En 2014, la Chine règne toujours sur les matières premières



Les Chinois sont encore peu friands de café et cacao
Les Chinois sont encore peu friands de café et cacao
Céréales, métaux, viande : la Chine continuera de peser lourdement en 2014 sur les marchés des matières premières, qui devront aussi faire face aux incertitudes nées de la crise ukrainienne ou d'un possible phénomène climatique El Niño. "Dans les mois à venir, les marchés mondiaux seront la caisse de résonance du moindre éternuement chinois", affirment les auteurs du rapport Cyclope sur les matières premières, publié mercredi 14 mai.
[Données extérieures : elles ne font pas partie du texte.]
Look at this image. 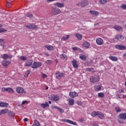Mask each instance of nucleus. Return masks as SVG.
I'll return each mask as SVG.
<instances>
[{
  "instance_id": "obj_43",
  "label": "nucleus",
  "mask_w": 126,
  "mask_h": 126,
  "mask_svg": "<svg viewBox=\"0 0 126 126\" xmlns=\"http://www.w3.org/2000/svg\"><path fill=\"white\" fill-rule=\"evenodd\" d=\"M6 31H7V30H6L5 29H0V33H3L4 32H6Z\"/></svg>"
},
{
  "instance_id": "obj_42",
  "label": "nucleus",
  "mask_w": 126,
  "mask_h": 126,
  "mask_svg": "<svg viewBox=\"0 0 126 126\" xmlns=\"http://www.w3.org/2000/svg\"><path fill=\"white\" fill-rule=\"evenodd\" d=\"M60 58L63 60H64L66 59V56L65 54H63L60 55Z\"/></svg>"
},
{
  "instance_id": "obj_6",
  "label": "nucleus",
  "mask_w": 126,
  "mask_h": 126,
  "mask_svg": "<svg viewBox=\"0 0 126 126\" xmlns=\"http://www.w3.org/2000/svg\"><path fill=\"white\" fill-rule=\"evenodd\" d=\"M17 93H18L20 95H22L23 94H25V92L24 91V89L20 87H18L16 88Z\"/></svg>"
},
{
  "instance_id": "obj_39",
  "label": "nucleus",
  "mask_w": 126,
  "mask_h": 126,
  "mask_svg": "<svg viewBox=\"0 0 126 126\" xmlns=\"http://www.w3.org/2000/svg\"><path fill=\"white\" fill-rule=\"evenodd\" d=\"M76 37L78 40H81L82 39V35L80 34H76Z\"/></svg>"
},
{
  "instance_id": "obj_19",
  "label": "nucleus",
  "mask_w": 126,
  "mask_h": 126,
  "mask_svg": "<svg viewBox=\"0 0 126 126\" xmlns=\"http://www.w3.org/2000/svg\"><path fill=\"white\" fill-rule=\"evenodd\" d=\"M64 73H61V72H58L56 73L57 78H61V77H64Z\"/></svg>"
},
{
  "instance_id": "obj_15",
Car la Chine reste "l'acteur majeur pratiquement pour tous les produits", des céréales aux métaux en passant par la viande, le lait et le charbon, a expliqué Philippe Chalmin, professeur à l'Université Paris-Dauphine et à la tête de 60 chercheurs pour cette publication. Même les grands vins de Bordeaux sont concernés, note-t-il.
Seuls produits moins touchés : le café et le cacao, dont les Chinois sont encore peu friands. Et la Chine n'a pas encore ravi la place de premier importateur mondial de pétrole aux États-Unis. Néanmoins, "le ralentissement en cours et à venir de l'activité ne devrait pas provoquer d'ajustements majeurs", peut-on lire dans le rapport. "La lenteur de la transformation du modèle de croissance et la poursuite du développement plaident, au contraire, en faveur d'une demande chinoise de matières premières plus élevée", estiment les auteurs.
L'interrogation chinoise pèse d'autant plus lourdement qu'"on a souvent du mal à comprendre les tenants et les aboutissants de la politique" de Pékin en la matière, souligne Philippe Chalmin. Ces derniers mois par exemple, soja, blé et maïs, dont la Chine est l'un des principaux importateurs, "ont subi les conséquences indirectes des soubresauts chinois", avec des refus de cargaisons de maïs OGM ou des défauts d'acheteurs de soja, qui laissent planer le doute sur les intentions réelles du gouvernement, a expliqué Philippe Chalmin. La Chine est redevenue en 2013 un acteur essentiel pour les céréales, en recommençant à acheter du blé pour la première fois en dix ans.
Autre grande évolution : la Chine est désormais le deuxième importateur mondial de viande bovine (abats inclus). Elle a multiplié ses achats par quatre, en raison surtout de la méfiance des Chinois envers leur viande locale, après moult scandales sanitaires. Si cet appétit pour le bœuf étranger se confirme, "le marché mondial de la viande bovine en sera totalement bouleversé", affirme le rapport. La Chine est aussi désormais "la clé du marché des produits laitiers", en se mettant à acheter massivement du lait en poudre à l'étranger, avec des répercussions allant jusqu'aux producteurs de lait bretons, a rappelé Philippe Chalmin.

Baisse des prix limitée

Le ralentissement de la croissance chinoise en 2013 a eu un impact immédiat sur le secteur des métaux, portant un coup d'arrêt aux grands projets de fusions-acquisitions. Dans la foulée, les prix des matières premières ont légèrement chuté en 2013 (- 5 % en moyenne), mais ils restent "à des niveaux élevés" par rapport au début des années 2000, selon le rapport. "Le choc majeur intervenu à partir de 2006 est encore loin d'être terminé", insistent les auteurs.
Pour 2014, Cyclope table sur une baisse des prix d'environ 4 %, limitée par la probable accélération de la croissance mondiale. Les prochains mois ne sont pas exempts d'incertitudes. Un retour d'El Niño, jugé probable par l'ONU, constituerait "une menace majeure" pour les productions agricoles du Pacifique et de l'océan Indien. Une "grande incertitude" règne aussi sur la prochaine récolte de céréales en Ukraine, en pleine tourmente, alors que la mer Noire est la deuxième zone mondiale d'exportations de grains. Gaz de schiste, biotechnologies et OGM seront aussi à prendre en compte, tout comme les nouvelles politiques agricoles aux États-Unis et en Europe, et le retrait de grands acteurs financiers du négoce des matières premières. "Les matières premières sont la partie immergée de toutes les tensions de la planète", a rappelé Philippe Chalmin.